Super Bowl Sunday, American Holy Day

"Sentimental Education"

It's a cliche to say that the Super Bowl is a media circus and an advertising godsend, but it is also, as many observers and participants have claimed, a momentous event embedded in a religious culture tied to sports generally and to football specifically. A litany of remembered moments and memorable icons outfit the landscape, like Joe Namath's famous prediction of a Jets victory over the Colts, or the person of Vince Lombardi who stands as a ghostly beacon in football lore. But in addition to the money and glory associated with the game, symbolic and ritual orders are also reaffirmed, especially at the very center of the festivities -- the middle of the field and in the middle of the game - and at the very end of a long season of conflict and strife, risk-taking, and chance for the teams involved.
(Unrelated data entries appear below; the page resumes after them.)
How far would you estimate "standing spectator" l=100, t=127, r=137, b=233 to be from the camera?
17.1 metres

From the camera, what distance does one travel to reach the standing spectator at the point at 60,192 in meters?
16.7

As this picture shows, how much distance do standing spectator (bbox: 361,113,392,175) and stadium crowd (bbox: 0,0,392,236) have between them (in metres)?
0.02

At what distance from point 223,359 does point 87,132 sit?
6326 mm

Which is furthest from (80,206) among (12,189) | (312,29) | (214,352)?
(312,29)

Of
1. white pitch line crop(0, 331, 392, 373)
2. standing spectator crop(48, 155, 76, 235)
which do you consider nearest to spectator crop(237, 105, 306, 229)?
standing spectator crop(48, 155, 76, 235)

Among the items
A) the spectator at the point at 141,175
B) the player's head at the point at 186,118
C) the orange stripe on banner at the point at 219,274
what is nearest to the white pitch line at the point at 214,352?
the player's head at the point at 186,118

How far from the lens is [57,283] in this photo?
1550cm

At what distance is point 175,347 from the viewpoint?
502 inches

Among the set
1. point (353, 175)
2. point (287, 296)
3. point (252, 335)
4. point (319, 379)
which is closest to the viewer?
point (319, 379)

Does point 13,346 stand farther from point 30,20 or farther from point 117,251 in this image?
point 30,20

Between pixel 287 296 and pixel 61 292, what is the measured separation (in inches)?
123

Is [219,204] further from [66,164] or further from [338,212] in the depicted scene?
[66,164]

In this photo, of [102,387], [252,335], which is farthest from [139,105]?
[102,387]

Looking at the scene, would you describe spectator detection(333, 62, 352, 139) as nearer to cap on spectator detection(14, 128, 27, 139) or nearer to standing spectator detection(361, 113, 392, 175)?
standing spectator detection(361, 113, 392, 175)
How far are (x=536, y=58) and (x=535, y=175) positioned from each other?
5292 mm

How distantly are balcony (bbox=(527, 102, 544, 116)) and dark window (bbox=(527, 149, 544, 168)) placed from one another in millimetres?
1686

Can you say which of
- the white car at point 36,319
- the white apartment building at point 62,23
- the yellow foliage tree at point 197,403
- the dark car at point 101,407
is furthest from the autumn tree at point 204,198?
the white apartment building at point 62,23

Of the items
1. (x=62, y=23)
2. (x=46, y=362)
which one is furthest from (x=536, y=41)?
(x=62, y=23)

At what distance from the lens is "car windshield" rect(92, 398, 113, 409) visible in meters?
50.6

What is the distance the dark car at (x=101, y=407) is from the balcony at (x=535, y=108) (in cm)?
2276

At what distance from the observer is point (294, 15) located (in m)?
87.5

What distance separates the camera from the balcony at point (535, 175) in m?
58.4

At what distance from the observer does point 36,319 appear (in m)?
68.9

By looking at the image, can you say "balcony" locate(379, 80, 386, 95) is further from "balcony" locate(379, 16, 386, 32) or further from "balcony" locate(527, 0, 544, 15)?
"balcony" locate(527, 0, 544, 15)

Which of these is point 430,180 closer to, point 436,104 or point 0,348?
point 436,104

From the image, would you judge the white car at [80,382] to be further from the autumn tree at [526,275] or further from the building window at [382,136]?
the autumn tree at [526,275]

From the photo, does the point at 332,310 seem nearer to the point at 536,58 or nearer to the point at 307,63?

Flags flying, fans behaving, time passing, authorities presiding, athletes competing -- the game is predicated on familiar sights and sounds, movements and interactions, a predictable order of things, in sports perhaps more so than in the daily world outside of sports. Yet the very nature of play is inherently unpredictable and volatile, and therefore ripe for emotionally-driven, spiritually-hungry humans just waiting for something memorable and meaningful to happen. Although some see it as simply a national, secular holiday, the Super Bowl plays out in American culture year after year as a religious event, sacrosanct and celebratory in the lives of millions of fans from all faith traditions and philosophical schools, including believers and non-believers, God-fearing fundamentalists and free-spirited lefties.

Although worlds away from Balinese cockfighting, the Super Bowl, and football generally, is a revealing social text that expresses a story that Americans like to "tell themselves about themselves." Eminent anthropologist Clifford Geertz sees this interpretive function in the social activities and symbolic systems surrounding the popular Balinese sport, which cannot simply be characterized as a rite or a pastime. Geertz's analysis of cockfighting can be applied to a "read" of the Super Bowl: "What the [Super Bowl] says it says in a vocabulary of sentiment - the thrill of risk, the despair of loss, the pleasure of triumph. Yet what it says is not merely that risk is exciting, loss depressing, or triumph gratifying, banal tautologies of affect, but that it is of these emotions, thus exampled, that society is built and individuals are put together."

This "sentimental education," to continue with Geertz's insightful language, communicated through the emotional January ritual is culturally revealing. But it is a distinctively religious story as well, with or without God in the action, that encompasses and resolves -- however temporarily and precariously -- a variety of unresolved social realities outside of the field of play, such as the persistence of violence and group conflict, confusion around gender divisions and sexual expression, and hypocrisy and double standards in traditional religions where winners and losers do not always represent a just, moral order.

Miniature Gardens of Eden

A time for carousing and partying, praying and gambling, the Super Bowl and surrounding festivities arouse passions and behaviors that demonstrate deep life commitments and valuable stakes. Janet Jackson flashing her breast is one way to identify how much is on the line, but the somber, solemn halftime show of Super Bowl XXXVI, just months after 9/11, also captures and reinforces the stakes of the game, as well as the centrality of the ritual in American life. With the names of the dead scrolling behind them, U2 performed on a heart-shaped stage surrounded by patriotic symbols of the American nation - a poignant, heartbreaking image in a night full of ritual acts for the dead and social solidarity, including the raising of a World Trade Center flag by a group of New York City firemen.

According to some reports, the resumption of life -- in particular, forms of play like professional sports -- after that fatal and fateful day had healing power and religious meaning. In a September 2002 USA Today article accompanied by an image of the flag-raising, journalist Erik Brady wrote that, "Ballparks and stadiums became town squares where much of the ritual of public healing took place... Ballparks became home to sacramental ceremony," places that he later refers to "miniature gardens of Eden." This Eden does not require the creation of God but instead has sacred vitality on its own terms, a meaningful space where the religious values and valences spring from the play on, and rituals surrounding, the field itself.

The Super Bowl is a holy day as much as it is a sports event, holy as a sacred carnival dedicated to, and undergirded by, consumerism and masculinity, nationalism and play. But at bottom, as popular culture scholar Jack Santino has proposed, the game is really about the desire for power and empowerment.